Time for a new part of the ECS back anf forth series. With this post I want to
go through the hybrid storage chimera for ECS libraries and explain why it’s
not that good as it seems at a first glance.
EnTT
already comes with an hybrid storage and it offers it since a long time
ago, even though it isn’t fully recognized as such by many (apparently I did a
good job of hiding it). Briefly, it does it with its grouping functionality.
For those who don’t know it, this feature allows users to literally create
tables across different and otherwise independent pools.
If on one side this has some benefits, on the other side it also suffers from
the same problems of other well known architectures.

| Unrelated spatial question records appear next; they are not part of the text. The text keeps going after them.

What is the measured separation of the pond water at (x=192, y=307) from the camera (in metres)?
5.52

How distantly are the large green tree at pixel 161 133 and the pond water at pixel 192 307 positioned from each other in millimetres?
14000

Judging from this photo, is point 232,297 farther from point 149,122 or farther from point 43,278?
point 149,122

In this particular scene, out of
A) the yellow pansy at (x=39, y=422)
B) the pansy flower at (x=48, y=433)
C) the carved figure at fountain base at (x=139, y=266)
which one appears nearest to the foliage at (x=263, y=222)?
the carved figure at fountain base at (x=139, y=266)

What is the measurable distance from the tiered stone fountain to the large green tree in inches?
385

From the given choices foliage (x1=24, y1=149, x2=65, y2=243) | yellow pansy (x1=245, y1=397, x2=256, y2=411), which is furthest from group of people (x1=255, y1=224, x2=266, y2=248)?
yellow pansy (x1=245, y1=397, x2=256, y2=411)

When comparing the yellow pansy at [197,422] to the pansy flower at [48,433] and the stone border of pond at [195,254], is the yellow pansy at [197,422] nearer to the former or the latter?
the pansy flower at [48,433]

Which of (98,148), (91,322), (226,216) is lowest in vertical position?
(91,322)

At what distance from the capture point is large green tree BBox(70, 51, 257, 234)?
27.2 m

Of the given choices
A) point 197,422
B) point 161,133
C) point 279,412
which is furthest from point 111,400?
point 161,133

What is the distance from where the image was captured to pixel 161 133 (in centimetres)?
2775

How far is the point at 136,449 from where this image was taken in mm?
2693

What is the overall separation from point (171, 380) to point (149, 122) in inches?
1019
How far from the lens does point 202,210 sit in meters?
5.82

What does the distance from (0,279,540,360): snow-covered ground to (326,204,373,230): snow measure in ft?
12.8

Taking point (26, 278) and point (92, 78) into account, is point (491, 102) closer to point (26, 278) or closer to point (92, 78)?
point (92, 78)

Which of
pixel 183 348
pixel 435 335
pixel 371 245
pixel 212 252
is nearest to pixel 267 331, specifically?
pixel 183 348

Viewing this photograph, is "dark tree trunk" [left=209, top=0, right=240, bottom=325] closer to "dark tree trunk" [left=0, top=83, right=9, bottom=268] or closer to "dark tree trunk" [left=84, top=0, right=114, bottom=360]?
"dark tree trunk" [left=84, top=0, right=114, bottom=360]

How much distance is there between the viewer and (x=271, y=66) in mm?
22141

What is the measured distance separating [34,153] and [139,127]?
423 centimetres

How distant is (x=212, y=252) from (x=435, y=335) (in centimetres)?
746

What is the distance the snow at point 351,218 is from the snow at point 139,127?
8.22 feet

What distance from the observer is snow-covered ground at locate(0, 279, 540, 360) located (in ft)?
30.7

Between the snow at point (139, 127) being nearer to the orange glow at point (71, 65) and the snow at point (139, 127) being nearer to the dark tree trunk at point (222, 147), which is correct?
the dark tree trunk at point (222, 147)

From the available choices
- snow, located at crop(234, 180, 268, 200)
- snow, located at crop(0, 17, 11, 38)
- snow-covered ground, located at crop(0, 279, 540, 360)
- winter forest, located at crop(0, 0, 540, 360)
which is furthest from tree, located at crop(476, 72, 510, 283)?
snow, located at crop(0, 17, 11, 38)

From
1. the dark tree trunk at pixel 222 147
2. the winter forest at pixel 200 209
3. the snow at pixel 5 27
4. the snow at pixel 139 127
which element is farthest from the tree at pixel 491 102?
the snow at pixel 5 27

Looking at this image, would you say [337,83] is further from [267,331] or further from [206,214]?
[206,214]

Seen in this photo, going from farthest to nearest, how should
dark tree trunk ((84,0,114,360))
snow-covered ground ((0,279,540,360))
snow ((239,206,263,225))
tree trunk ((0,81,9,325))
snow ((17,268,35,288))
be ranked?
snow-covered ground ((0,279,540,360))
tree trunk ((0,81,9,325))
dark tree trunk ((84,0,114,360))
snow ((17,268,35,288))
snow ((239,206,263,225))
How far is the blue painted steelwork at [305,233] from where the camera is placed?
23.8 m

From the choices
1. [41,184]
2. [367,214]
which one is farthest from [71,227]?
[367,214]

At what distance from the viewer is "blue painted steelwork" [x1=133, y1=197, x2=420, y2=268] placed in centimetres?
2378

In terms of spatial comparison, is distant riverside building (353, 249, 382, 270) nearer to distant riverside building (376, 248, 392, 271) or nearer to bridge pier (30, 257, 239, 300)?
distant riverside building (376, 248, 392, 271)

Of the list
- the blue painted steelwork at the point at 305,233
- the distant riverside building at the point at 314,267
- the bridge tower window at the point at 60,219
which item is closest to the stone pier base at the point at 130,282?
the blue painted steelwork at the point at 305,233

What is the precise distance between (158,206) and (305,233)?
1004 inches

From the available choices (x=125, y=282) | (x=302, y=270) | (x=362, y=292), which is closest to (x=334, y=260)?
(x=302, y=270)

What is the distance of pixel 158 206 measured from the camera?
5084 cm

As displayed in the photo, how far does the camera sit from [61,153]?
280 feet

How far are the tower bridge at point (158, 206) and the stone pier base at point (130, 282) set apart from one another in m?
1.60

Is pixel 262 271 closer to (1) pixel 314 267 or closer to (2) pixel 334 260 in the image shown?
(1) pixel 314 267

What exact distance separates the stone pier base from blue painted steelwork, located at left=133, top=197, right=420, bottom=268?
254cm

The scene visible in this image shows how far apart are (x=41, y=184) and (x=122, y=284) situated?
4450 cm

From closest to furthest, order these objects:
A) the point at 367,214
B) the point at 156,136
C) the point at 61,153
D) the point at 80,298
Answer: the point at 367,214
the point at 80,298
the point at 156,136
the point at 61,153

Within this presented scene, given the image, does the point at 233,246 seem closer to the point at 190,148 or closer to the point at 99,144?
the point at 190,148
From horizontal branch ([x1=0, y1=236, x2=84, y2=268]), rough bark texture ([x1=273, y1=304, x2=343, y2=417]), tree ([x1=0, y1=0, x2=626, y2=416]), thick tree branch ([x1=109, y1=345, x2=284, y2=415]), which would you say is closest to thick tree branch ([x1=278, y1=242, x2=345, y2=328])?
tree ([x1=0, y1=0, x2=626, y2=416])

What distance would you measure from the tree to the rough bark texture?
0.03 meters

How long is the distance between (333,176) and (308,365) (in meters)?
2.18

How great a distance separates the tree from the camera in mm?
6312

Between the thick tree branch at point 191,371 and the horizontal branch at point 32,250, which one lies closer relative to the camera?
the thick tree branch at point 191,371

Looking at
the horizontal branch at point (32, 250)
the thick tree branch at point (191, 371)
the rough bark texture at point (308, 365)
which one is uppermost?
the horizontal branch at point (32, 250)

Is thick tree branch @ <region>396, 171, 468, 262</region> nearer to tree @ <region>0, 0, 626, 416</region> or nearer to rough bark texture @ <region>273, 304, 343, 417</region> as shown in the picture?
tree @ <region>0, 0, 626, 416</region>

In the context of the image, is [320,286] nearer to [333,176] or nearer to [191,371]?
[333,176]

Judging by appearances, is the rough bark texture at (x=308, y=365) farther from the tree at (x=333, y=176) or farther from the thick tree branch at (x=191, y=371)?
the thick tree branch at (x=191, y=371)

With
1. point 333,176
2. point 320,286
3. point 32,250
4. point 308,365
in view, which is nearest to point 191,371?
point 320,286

Be careful though: not
problems in an absolute way, but such only when framed in this perspective.
This is why I think I’m probably good enough to talk about hybrid storage and
especially explain the cons of them. In a nutshell, because I’ve already hurt
myself with them.
Introduction
The idea behind the concept of hybrid storage is quite simple but can also be
easily misunderstood.
I’m not talking of the custom storage offered by EnTT
here. In this case, we
have fully independent storage classes that somehow offer different
functionalities. For example, a plain array in one case and a paged one in the
other case or a pool that also emits signals versus one that does not. This
is not a hybrid storage, they are just custom independent pools.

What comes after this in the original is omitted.